Disturbi intestinali?

E’ colpa dell’alimentazione

di Mara Mazzola

Dimmi quello che mangi e ti dirò quale flora batterica hai: potrebbe essere sintetizzata così la recente scoperta pubblicata dai “Proceedings of the National Academy of Sciences”. Ma non solo: la presenza di certe classi di batteri proteggerebbe l’intestino da infiammazioni e patologie.

Sono nella tua pancia. Ci hai mai pensato?

L’esperimento, condotto da Paolo Lionetti, gastroenterologo infantile presso il Meyer Children Hospital di Firenze, ha coinvolto bambini del Burkina Faso e italiani. La ragione risiede nelle differenti abitudini alimentari: i bambini africani hanno una dieta ricca di fibre e povera di grassi mentre quella degli italiani è particolarmente ricca di zuccheri, grassi e proteine animali e nel contempo povera di fibre.
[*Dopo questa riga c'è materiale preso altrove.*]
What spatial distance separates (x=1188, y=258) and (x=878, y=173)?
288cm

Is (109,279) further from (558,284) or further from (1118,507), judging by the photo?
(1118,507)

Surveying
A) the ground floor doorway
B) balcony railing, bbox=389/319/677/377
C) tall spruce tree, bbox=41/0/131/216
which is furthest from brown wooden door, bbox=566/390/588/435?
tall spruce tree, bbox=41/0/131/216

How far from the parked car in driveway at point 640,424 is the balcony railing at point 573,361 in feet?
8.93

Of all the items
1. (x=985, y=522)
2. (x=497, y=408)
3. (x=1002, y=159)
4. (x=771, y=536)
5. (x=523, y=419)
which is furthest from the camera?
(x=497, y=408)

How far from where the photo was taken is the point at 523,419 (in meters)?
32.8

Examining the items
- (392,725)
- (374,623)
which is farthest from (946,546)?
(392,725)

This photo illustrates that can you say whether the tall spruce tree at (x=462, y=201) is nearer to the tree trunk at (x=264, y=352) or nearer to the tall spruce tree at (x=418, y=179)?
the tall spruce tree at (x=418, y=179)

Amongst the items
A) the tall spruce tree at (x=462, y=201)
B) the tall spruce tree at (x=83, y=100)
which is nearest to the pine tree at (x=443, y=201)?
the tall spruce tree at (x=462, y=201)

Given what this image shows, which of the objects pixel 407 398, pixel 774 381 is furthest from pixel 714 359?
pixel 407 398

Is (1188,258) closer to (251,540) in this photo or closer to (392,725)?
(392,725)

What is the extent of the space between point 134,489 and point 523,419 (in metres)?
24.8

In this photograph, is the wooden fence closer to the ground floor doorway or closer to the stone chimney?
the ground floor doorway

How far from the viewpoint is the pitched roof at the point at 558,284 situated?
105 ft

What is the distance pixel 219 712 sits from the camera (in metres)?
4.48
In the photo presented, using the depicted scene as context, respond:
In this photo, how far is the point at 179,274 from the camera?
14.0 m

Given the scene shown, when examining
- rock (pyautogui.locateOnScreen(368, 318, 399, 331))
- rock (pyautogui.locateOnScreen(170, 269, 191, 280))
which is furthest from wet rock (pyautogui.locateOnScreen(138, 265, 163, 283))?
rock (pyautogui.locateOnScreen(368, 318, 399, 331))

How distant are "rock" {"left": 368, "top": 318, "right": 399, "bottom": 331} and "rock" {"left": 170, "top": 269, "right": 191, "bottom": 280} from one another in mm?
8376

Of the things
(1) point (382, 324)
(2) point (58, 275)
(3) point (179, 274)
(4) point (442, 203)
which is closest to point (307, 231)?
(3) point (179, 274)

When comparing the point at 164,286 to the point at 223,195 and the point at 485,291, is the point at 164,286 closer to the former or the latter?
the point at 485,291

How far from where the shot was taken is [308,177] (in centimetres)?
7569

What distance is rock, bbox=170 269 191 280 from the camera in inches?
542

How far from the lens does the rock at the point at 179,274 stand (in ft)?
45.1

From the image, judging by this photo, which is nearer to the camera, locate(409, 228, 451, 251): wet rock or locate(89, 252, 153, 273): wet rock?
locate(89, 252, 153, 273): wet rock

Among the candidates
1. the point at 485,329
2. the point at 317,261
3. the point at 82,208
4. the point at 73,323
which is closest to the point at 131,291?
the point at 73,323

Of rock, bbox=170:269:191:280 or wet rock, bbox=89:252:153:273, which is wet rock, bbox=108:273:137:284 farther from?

Il team di ricercatori ha confrontato i microbi contenuti nelle feci: in quelle dei bambini africani è presente una quantità significativamente più elevata di batteri appartenenti alla classe Bacteroidetes e molti meno della classe Firmicutes, mentre in quelle degli italiani è esattamente l’opposto. Questo risultato è in linea con una precedente ricerca, dalla quale emergeva che le persone magre possedevano una comunità batterica negli stessi rapporti dei bambini africani, mentre le persone con il rapporto opposto, come quello trovato nelle feci dei bambini italiani, hanno una probabilità più alta di essere obesi.

Ma non è tutto: soltanto nei campioni fecali africani sono stati rinvenuti altri ceppi batterici, come i Prevotella, gli Xylanibacter e i Treponema, in grado di produrre un particolare tipo di acidi grassi che aiuta a proteggere l’intestino dalle infiammazioni. Quindi più biodiversità batterica significa maggiore protezione dell’apparato intestinale. Tant’è che le popolazioni africane, prediligendo un’alimentazione ricca di fibre, di disfunzioni intestinali non ne hanno (quasi) mai sentito parlare.